The reason an AI can foom so much faster than its society is that an AI can change its basic mental architecture, and humans can’t. How long any one AI takes to do this depends crucially on its initial architecture. Current architectures are so bad that an AI starting with them would take an eternity to foom. Success will come from hard math-like (and Bayes-net-like) thinking that produces deep insights giving much better architectures.
A much smarter than human AI is basically impossible to contain or control; if it wants to it will take over the world, and then it will achieve whatever ends it has. One should have little confidence that one knows what those ends are from its behavior as a much less than human AI (e.g., as part of some evolutionary competition). Unless you have carefully proven that it wants what you think it wants, you have no idea what it wants.

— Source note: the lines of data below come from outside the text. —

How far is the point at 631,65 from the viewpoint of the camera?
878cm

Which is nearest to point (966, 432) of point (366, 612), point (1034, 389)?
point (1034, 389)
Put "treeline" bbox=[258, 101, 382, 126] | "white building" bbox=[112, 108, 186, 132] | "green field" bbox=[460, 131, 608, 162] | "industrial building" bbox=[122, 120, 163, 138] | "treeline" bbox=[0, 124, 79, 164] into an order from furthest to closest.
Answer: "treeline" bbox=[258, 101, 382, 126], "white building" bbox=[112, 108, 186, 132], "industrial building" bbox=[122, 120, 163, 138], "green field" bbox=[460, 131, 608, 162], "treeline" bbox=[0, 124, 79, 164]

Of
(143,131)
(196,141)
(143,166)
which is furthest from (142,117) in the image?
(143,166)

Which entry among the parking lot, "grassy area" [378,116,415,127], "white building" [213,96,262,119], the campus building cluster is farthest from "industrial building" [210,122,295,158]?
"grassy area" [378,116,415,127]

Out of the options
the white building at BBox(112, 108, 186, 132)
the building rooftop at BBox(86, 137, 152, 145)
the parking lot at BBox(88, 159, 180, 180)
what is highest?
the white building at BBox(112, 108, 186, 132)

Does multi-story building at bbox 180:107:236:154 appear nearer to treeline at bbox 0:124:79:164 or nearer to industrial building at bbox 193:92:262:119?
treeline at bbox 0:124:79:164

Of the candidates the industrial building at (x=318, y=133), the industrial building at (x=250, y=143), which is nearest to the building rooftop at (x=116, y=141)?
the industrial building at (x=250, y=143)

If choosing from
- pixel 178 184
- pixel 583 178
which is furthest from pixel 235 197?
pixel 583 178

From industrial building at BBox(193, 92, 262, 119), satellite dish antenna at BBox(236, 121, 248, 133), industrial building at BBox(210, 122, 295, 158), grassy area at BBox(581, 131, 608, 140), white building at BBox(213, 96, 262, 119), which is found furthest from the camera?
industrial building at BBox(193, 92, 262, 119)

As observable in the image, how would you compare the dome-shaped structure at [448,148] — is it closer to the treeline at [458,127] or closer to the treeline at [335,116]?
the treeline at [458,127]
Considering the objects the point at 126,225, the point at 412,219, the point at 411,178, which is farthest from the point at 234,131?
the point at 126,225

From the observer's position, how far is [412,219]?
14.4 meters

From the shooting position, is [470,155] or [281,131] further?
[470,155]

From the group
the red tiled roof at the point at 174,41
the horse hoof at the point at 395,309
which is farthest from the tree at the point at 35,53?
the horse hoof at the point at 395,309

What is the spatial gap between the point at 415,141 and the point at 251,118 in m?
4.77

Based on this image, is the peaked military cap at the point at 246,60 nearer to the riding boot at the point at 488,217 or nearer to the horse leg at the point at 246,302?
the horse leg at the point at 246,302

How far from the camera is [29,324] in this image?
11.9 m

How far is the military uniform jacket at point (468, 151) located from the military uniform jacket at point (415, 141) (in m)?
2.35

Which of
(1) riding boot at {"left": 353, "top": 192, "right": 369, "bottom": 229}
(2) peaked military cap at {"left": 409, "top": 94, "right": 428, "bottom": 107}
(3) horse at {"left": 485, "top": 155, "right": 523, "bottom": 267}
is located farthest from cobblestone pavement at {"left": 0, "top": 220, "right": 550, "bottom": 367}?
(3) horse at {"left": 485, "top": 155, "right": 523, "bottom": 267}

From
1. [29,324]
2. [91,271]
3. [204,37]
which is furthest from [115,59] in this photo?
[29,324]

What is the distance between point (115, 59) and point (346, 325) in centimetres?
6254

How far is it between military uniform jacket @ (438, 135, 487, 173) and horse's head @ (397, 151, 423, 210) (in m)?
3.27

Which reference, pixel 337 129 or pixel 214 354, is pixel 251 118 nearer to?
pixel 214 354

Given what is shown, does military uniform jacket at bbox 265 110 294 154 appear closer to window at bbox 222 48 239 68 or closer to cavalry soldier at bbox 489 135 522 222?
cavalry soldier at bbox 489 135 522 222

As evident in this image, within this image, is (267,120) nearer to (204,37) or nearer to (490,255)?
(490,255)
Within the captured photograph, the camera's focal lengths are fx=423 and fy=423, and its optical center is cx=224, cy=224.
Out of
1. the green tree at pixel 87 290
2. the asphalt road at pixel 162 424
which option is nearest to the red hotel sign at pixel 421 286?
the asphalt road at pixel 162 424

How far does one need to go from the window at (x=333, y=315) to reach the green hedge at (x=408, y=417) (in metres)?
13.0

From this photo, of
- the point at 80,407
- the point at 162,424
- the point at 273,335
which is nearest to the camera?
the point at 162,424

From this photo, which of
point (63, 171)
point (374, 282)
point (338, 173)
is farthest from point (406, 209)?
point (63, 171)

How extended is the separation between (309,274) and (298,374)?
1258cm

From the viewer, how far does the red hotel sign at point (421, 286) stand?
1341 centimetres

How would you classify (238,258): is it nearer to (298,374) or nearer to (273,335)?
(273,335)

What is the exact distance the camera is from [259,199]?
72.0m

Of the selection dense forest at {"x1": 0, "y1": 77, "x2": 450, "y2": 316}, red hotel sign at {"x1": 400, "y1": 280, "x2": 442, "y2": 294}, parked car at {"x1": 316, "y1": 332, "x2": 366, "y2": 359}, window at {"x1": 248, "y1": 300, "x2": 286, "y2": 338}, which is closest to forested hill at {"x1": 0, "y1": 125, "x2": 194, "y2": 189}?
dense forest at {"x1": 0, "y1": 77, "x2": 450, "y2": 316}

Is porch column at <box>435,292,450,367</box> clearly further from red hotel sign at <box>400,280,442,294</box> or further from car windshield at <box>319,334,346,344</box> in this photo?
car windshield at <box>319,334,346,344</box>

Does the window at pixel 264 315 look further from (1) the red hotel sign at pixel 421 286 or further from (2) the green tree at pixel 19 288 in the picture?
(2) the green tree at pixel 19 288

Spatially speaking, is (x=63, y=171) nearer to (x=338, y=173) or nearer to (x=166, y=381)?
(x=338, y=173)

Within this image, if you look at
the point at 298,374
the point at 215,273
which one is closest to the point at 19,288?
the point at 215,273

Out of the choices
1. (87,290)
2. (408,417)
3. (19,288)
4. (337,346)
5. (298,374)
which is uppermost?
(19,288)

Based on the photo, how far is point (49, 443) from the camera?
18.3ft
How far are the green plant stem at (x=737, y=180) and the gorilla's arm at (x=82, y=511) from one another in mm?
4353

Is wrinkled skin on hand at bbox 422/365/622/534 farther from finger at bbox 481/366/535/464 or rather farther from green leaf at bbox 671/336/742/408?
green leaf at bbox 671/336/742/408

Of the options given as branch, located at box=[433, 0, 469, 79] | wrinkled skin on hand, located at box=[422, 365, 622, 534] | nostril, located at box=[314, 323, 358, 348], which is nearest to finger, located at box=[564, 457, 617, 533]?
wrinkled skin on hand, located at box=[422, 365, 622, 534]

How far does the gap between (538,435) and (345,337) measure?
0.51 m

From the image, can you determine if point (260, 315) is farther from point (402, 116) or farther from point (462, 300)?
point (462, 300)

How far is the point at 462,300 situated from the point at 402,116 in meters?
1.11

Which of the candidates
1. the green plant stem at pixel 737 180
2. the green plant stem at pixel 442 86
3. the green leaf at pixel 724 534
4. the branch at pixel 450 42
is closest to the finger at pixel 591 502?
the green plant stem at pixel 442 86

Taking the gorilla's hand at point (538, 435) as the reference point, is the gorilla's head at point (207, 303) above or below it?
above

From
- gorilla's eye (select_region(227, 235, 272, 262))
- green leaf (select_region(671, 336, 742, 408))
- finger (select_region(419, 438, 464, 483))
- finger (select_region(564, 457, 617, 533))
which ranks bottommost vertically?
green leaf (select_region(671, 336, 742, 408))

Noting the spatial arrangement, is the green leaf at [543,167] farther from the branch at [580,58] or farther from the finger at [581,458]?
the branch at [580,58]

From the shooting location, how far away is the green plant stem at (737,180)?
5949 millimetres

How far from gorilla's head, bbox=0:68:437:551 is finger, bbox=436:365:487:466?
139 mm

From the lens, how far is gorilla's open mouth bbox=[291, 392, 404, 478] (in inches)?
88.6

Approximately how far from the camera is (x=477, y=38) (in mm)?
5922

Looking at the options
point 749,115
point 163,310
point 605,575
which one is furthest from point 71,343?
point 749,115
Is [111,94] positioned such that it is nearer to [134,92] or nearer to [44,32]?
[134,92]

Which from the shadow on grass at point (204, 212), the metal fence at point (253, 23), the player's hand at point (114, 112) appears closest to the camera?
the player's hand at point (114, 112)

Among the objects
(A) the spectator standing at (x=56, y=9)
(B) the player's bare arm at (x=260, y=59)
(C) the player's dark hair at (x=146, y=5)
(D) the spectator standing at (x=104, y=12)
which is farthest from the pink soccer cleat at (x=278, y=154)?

In such a situation, if one cannot prevent AI attempts by all others, then the only reasonable strategy is to try to be the first with a "friendly" AI, i.e., one where you really do know what it wants, and where what it wants is something carefully chosen to be as reasonable as possible.
I don’t disagree with this last paragraph. But I do have trouble swallowing prior ones. The hardest to believe I think is that the AI will get smart so very rapidly, with a growth rate (e.g., doubling in an hour) so far out of proportion to prior growth rates, to what prior trends would suggest, and to what most other AI researchers I’ve talked to think. The key issues come from this timescale being so much shorter than team lead times and reaction times. This is the key point on which I await Eliezer’s more detailed arguments.
Since I do accept that architectures can influence growth rates, I must also have trouble believing humans could find new AI architectures anytime soon that make this much difference. Some other doubts:
Does a single "smarts" parameter really summarize most of the capability of diverse AIs?
Could an AI’s creators see what it wants by slowing down its growth as it approaches human level?
Might faster brain emulations find it easier to track and manage an AI foom?
"It" being the AGI.
In order to improve itself beyond human level intelligence, it will probably need to know everything we know about physics and computer science. We would HAVE TO provide all that knowledge, otherwise it just wouldn't be able to improve itself (or at least with a reasonable speed). Knowing these and being smarter, it can figure out the rest.